This cross-sectional study aimed to explore the association between serum podoplanin levels and UC severity, as well as its potential role in coagulation and inflammation. By elucidating these relationships, we hope to provide new insights into the pathophysiology of UC and identify potential biomarkers for disease monitoring and therapeutic targeting. Understanding the role of podoplanin in patients with UC could pave the way for novel therapeutic strategies aimed at modulating inflammation and coagulation in this debilitating disease.

Methods

Study Population

A total of 209 patients with ulcerative colitis (UC) were recruited from the Department of Gastroenterology of our hospital between January 2021 and June 2024. The diagnosis of UC was established according to the 2017 European Society for Clinical Nutrition and Metabolism (ESPEN) guidelines,⁹ based on clinical symptoms (abdominal pain, diarrhea, bloody stools, recurrent episodes, and excessive bowel sounds) and colonoscopic findings (vascular pattern loss, mucosal texture changes, purulent exudates, and intestinal wall sclerosis). The inclusion criteria were as follows: (1) age ≥ 18 years, (2) first-time diagnosis of UC, and (3) availability of complete clinical data. The exclusion criteria were as follows: (1) presence of other systemic inflammatory or infectious diseases, (2) family history of UC, (3) history of colorectal surgery, (4) abnormal liver or kidney function or impaired coagulation, (5) autoimmune diseases, and (6) history of malignancy. The control group comprised age- and sex-matched healthy individuals who underwent routine physical examinations. The study was approved by the Ethics Committee of our hospital, and all participants provided informed consent prior to participation. The overall study design is illustrated in Figure 1.

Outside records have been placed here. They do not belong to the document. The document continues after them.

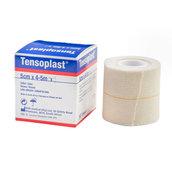 Tensoplast Klisterbinda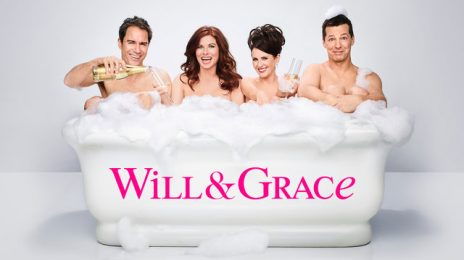 Ratings:  'Will & Grace' Wins Thursday Night Over 'Grey's,' 'How To Get Away With Murder'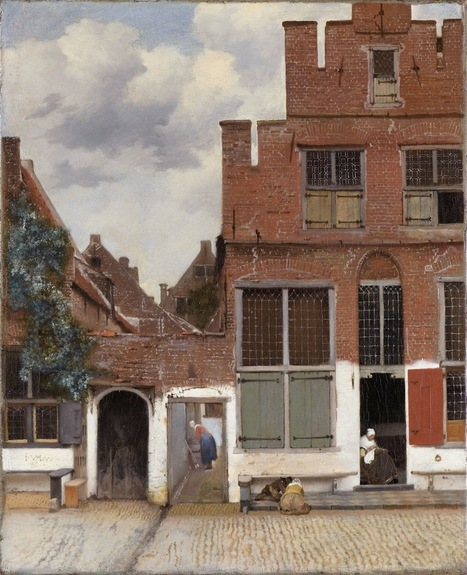 Rijksmuseum Digitizes & Makes Free Online 210,000 Works of Art, Masterpieces Included! | Interests and Favorites | Scoop.it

Figure 1 Research framework diagram.

Podoplanin Expression Analysis in Different Human Tissues

To investigate the abundance of podoplanin expression across different human tissues, we queried the publicly available gene expression database BioGPS (http://biogps.org/). BioGPS compiles gene expression profiles from a wide range of human tissues and cell types based on microarray data primarily sourced from the GeneAtlas U133A dataset. The expression levels of podoplanin (Affymetrix probe ID: 203798_at) were retrieved and analyzed to identify tissues with relatively high or low transcript abundances.¹⁰

Severity Assessment of Disease

The disease severity of patients with UC were evaluated using the modified Mayo scoring system, which includes four items: rectal bleeding, frequency of bowel movements, physician evaluation, and endoscopic condition, with scores ranging from 0 to 3 for each item and a total score of 0 to 12. A score of 0–2 indicates clinical remission, while a score greater than 2 indicates the active phase, with 3–5 points indicating a mild active phase, 6–10 points indicating a moderate active phase, and 11–12 points indicating a severe active phase. A higher score indicates a more severe condition.¹¹

Data Collection

Demographic and clinical characteristics were collected from each patient, including age, sex, and body mass index (BMI). Venous blood was obtained and measured within 24h after admission (fasting). Hemoglobin, white blood cell (WBC), platelet, erythrocyte sedimentation rate (ESR), and C-reactive protein (CRP) levels were measured using an automatic biochemical analyzer (Beckman Coulter). D-dimer and fibrinogen levels were measured using an automated coagulation analyzer.

ELISA Assay

The collected fasting blood samples were centrifuged to separate the serum and stored in a refrigerator at −80°C. Serum biomarker levels in control subjects and patients with UC were measured using ELISA kits for Interleukin-1 beta (IL-1β; DLB50, R&D Systems), Interleukin-6 (IL-6; D6050B, R&D Systems), Interleukin-17A (IL-17A; D1700, R&D Systems), Tumor necrosis factor-alpha (TNF-α; DTA00D, R&D Systems), and podoplanin (BK-F98706, Shanghai Boke Biotechnology Co., Ltd).

Statistical Analysis

All statistical analyses were performed using SPSS software (version 20.0). Data are presented as mean ± standard deviation (SD) for continuous variables and as frequency (percentage) for categorical variables. The differences between the three groups were compared using one-way analysis of variance, followed by Tukey’s post-hoc test. The associations between categorical variables were assessed using the chi-square or Fisher exact test. The correlations between podoplanin and other continuous variables were evaluated using Pearson’s correlation analysis. The diagnostic value of podoplanin was assessed using ROC analysis to distinguish between remission and active UC. Statistical significance was set at *p< 0.05, **p<0.01, ***p<0.001.

Results

Demographic Characteristics of the Study Population

The investigation used a comprehensive method to compare patients with remission-UC (n=115) and active-UC (n=94) with healthy controls (n=150). The results from the one-way ANOVA analysis indicated that remission-UC and active-UC patients exhibited significantly higher levels of various health indicators, WBC, platelet, ESR, D-Dimer, Fibrinogen, CRP, IL-1β, IL-6, IL-17A, and TNF-α compared to healthy controls. In contrast, BMI and hemoglobin levels were significantly lower (p<0.05), as shown in Table 1. However, there were no significant differences in age and sex between healthy controls and either remission or active UC patients (p>0.05).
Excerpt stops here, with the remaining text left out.